┌─ Vorliegender Text

Seit Jahren droht den Häusern der Goethestraße 30 bis 34 der Abriss. Jetzt scheint es so weit zu sein. Die Investoren, die die drei Grundstücke vor einigen Jahren von den Alteigentümern übernommen haben, planen ein neues Geschäftshaus mit Büros, Supermarkt, weiteren Läden, Gastronomie und Tiefgarage. 8000 Quadratmeter auf fünf Geschossen. Immerhin wird es nicht das 37. Hotel in Bahnhofsnähe werden, wie es eine Zeitlang im Raum stand.
Maroder Anachronismus
Die Gebäude 30 und 32, ursprünglich Wohnhäuser mit Geschäften im Erdgeschoss, wo derzeit nur noch das Import-Export als Kneipe/Bühne/Club untergebracht ist, sind marode und sollen abgerissen werden. Dasselbe gilt für den Flachbau aus Nachkriegsschutt auf dem Grundstück Goethestraße 34, der die Lücke in der Häuserzeile nur notdürftig füllt, aber dem darin untergebrachten Gap seinen Namen gibt - und auf dem teuren innerstädtischen Boden längst ein Anachronismus ist.
Der Hafenkneipe Gap, die eigentlich in Hamburg, wenigstens aber in Berlin stehen müsste, war in den gut 15 Jahren ihres Bestehens das Ende stets mit eingeschrieben. Noch offen ist, was aus dem Rückgebäude auf dem Grundstück wird. Dort hatten jahrelang Künstler ihre Ateliers, einige Vereine und Firmen ihre Büros. Das Gebäude gilt wegen seiner Stahlbeton-Skelettbauweise als Industriedenkmal und soll den Investoren zufolge erhalten werden.

└─

**Aufgaben:**
**A)** Warum gilt das Rückgebäude laut dem Text über die Goethestraße 30 bis 34 als Industriedenkmal?
**B)** Führen Sie den Text über die Häuser der Goethestraße 30 bis 34 nach seinem letzten Satz weiter.

┌─ Inhalt des Datensatzes

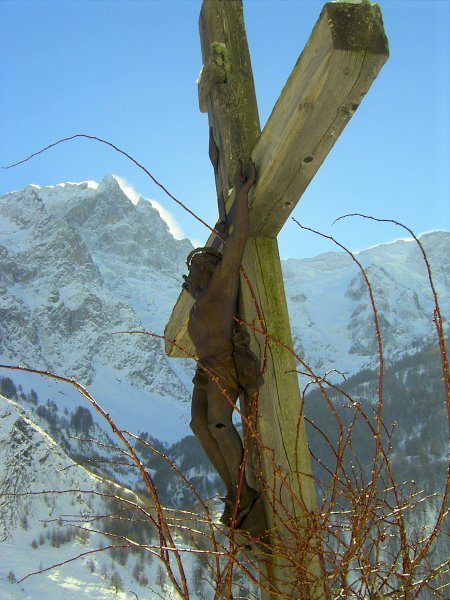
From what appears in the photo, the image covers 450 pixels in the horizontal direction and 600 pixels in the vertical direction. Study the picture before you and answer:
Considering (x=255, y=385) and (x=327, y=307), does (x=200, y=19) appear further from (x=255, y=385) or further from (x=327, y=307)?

└─

**Endgültige Antworten:**
**A)** Es gilt wegen seiner Stahlbeton-Skelettbauweise als Industriedenkmal.

**B)**
Proteste gegen die Luxussanierung
Projektentwickler ist die Redag Real Estate Development AG, die im Auftrag der Kanzlei Braun/Leberfinger/Ludwig/Weidinger Pläne für das Areal erarbeitet hat. Der Eigentümerwechsel war bereits vor drei Jahren, wegen der Marktlage wollte man abwarten. Personell und wirtschaftlich verflochten sind Redag und Kanzlei mit weiteren Immobilienfirmen und auch der Sternenstaub Fund GmbH, die in Zusammenhang mit einem Neubauprojekt in der Türkenstraße 52-54 vor einigen Jahren für Negativ-Schlagzeilen gesorgt hatte. Eine Luxussanierung und der drohende Abriss eines ursprünglich denkmalgeschützten Hauses hatten damals Proteste unter den Anwohnern ausgelöst.
Redag-Vorstand Bert Hippmann betont, dass der Denkmalschutz in der Goethestraße 34 erhalten werden solle, dass beim Ostflügel aber wegen struktureller Schäden noch nicht klar sei, ob das möglich sei. Hier stehe auch der Denkmalschutz zur Disposition. Der Westflügel des "schönen Gebäudes" soll auf jeden Fall bleiben. Mehr will Hippmann, solange der Bauantrag nicht durch ist, dazu nicht sagen. Er sagt aber, dass man als Mitglied im Verein Südliches Bahnhofsviertel bemüht sei, dass der Neubau "eine sehr ordentliche Sache" wird.
Fritz Wickenhäuser, Vorstand des Vereins, der sich für die Entwicklung des Quartiers einsetzt, begrüßt, dass der Bauherr Interesse am Standort habe und eine langfristige Nutzung plane. Hier seien keine gesichtslosen Investoren am Werk. Man müsse das Ergebnis abwarten, aber immerhin hätten die Investoren hätten Wünsche nicht gleich abgeblockt.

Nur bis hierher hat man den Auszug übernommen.